By Kishor Cariappa
A few days back Karnataka government unveiled a proposal to construct a 125-feet tall statue of ‘Mother Kaveri’ at Brindavan Gardens in Krishna Raja Sagar reservoir near Mysuru at a cost of Rs 1,200 crores. The state government has claimed the statue will be a tribute to the river that is often called ‘mother’.
People of Kodagu are not happy with the announcement at this point of time when the district is yet to come to terms with the massive floods and landslides. Rehabilitation is going on at a slow place in the land of River Kaveri.
There is no denying the fact that successive governments in Karnataka have neglected the cause of River Kaveri which is deemed one of the most polluted rivers in south India. From Bhagamandala to Siddapur to Kushalnagar, the river is dumped with harmful wastes along its path. A study last year pointed that River Kaveri carries 600% more chemical toxins than River Ganga. Every year during summer voluntary organisations undertake clean-up campaigns which results in tons of garbage being collected from the river bed. While widespread deforestation at the catchment areas has led to decreased rainfall over the years, there is significant reduction in the base flow of the river due to sand mining.

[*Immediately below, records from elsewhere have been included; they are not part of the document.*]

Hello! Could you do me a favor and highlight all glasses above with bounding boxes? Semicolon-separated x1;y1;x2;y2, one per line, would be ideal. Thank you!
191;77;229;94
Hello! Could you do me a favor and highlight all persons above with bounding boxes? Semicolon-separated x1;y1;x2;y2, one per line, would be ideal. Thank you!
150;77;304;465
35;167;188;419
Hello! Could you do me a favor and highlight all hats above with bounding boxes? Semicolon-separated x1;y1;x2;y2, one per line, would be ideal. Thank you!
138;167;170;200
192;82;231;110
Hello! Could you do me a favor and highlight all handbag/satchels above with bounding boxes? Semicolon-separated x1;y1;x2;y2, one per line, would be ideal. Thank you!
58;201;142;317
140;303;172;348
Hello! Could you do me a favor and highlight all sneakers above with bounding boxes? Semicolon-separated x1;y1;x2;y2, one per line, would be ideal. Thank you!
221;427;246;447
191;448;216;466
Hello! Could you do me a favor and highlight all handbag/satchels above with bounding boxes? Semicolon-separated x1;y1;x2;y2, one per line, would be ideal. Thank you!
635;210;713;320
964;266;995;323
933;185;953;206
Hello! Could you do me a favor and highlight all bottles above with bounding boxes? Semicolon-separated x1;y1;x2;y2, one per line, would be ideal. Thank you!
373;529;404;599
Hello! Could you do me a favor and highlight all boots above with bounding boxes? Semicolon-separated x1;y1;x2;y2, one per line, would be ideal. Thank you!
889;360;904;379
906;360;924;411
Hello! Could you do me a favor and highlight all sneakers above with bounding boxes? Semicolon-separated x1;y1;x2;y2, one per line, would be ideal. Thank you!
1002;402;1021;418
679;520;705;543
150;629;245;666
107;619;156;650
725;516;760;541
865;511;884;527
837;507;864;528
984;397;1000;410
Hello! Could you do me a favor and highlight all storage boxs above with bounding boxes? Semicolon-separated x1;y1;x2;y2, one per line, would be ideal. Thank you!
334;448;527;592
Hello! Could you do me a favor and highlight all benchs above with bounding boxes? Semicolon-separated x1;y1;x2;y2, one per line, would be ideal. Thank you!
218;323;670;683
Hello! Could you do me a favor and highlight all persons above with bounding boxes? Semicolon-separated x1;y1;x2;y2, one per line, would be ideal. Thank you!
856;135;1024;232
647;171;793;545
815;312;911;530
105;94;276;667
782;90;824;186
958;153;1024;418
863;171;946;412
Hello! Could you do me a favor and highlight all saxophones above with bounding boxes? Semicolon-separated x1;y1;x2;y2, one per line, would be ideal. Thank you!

Over the years, governments which talk about River Kaveri as ‘mother’ have not taken concrete steps to clean and preserve the river. The state budgets have no allocation for schemes and projects to revive the river by afforestation along the catchment area or to implement measures to reduce pollution. Although cases are registered against establishments for letting out pollutants to the river, no concrete plans are in place to put in place a zero-tolerance policy against pollution.
What Karnataka government can do is bring in a legislation to declare River Kaveri as a ‘living person’. Like Ganga and Yamuna rivers, it would make a lot of difference if the ‘mother’ is granted a legal human status in preservation and conservation. It would also mean that polluting or damaging the river will be legally equivalent to harming a person.
Kodagu, the land of River Kaveri, which witnessed villages being swallowed in massive landslides in August this year, has set in place a rehabilitation plan for reconstruction of the district. Chief Minister H.D. Kumaraswamy announced the formation of the Kodagu Development Authority last month to expedite the relief and rehabilitation work in the district. Instead of building a statue at a cost of Rs 1,200 crore, the state government could have fast-tracked the rehabilitation efforts in Kodagu so that children of the ‘mother’ could forget their trauma and lead a normal life.
While the statue at KSR will be a symbol of achievement for the present government, for the people of Kodagu it doesn’t mean much other than being another tourist spot. Residents of Kodagu have always asked a question: “What has the state government given to the land (Kodagu) which has given River Kaveri to Karnataka?”.
There are no concrete answers. Only questions.